Comment les pays hôtes sont-ils choisis ?

L’organisation des COP est un proces­sus bien huilé. La prési­dence est tour­nante selon un ordre défi­ni entre les cinq groupes régionaux déter­minés par les Nations Unies : Afrique, Asie-Paci­fique, Amérique latine et Caraïbes, Europe cen­trale et ori­en­tale, et enfin, l’Europe occi­den­tale. Après la COP26 au Roy­aume-Uni en 2021, puis la suiv­ante en Égypte en 2022, la règle voulait que la COP28 ait lieu en Asie.

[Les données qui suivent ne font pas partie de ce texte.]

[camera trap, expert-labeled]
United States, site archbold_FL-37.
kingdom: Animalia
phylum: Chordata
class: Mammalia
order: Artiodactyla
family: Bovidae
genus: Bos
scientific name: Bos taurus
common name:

À l’intérieur de ces groupes, les pays s’organisent pour faire émerg­er une can­di­da­ture pour accueil­lir la COP, qui doit ensuite être validée par la Con­ven­tion-cadre des Nations unies sur les change­ments cli­ma­tiques (CNUCC — le texte adop­té en 1992 qui prévoit l’organisation annuelle des COP).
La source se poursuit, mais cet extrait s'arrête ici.